**PROBLEM REQUIREMENTS:** Every line holding the string "site" is to be copied from the entries below.

[Stored data entries]
※
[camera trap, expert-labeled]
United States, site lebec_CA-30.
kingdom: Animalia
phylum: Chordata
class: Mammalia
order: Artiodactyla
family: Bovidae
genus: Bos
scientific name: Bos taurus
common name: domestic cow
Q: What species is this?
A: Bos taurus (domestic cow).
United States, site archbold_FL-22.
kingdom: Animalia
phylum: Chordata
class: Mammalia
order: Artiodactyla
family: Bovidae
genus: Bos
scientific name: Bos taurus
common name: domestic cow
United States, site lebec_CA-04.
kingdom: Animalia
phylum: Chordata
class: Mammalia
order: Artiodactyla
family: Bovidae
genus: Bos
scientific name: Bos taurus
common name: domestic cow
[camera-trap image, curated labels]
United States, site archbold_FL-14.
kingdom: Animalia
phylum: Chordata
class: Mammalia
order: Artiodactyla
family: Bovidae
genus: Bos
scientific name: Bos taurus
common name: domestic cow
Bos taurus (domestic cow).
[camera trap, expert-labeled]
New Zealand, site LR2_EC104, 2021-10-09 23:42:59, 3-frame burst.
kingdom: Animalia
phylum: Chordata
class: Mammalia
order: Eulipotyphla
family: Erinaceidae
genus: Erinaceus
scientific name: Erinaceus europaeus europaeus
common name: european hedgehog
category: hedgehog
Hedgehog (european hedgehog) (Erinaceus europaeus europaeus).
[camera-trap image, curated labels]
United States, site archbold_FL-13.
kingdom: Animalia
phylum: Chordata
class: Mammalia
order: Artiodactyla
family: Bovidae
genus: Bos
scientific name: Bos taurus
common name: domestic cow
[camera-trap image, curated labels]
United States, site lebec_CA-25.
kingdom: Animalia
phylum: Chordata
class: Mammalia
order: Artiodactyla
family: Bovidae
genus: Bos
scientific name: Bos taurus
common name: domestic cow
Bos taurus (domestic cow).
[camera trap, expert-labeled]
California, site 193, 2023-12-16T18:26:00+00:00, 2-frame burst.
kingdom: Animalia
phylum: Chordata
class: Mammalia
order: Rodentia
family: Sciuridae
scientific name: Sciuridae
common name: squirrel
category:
※
**RESPONSE:**
United States, site lebec_CA-30.
United States, site archbold_FL-22.
United States, site lebec_CA-04.
United States, site archbold_FL-14.
New Zealand, site LR2_EC104, 2021-10-09 23:42:59, 3-frame burst.
United States, site archbold_FL-13.
United States, site lebec_CA-25.
California, site 193, 2023-12-16T18:26:00+00:00, 2-frame burst.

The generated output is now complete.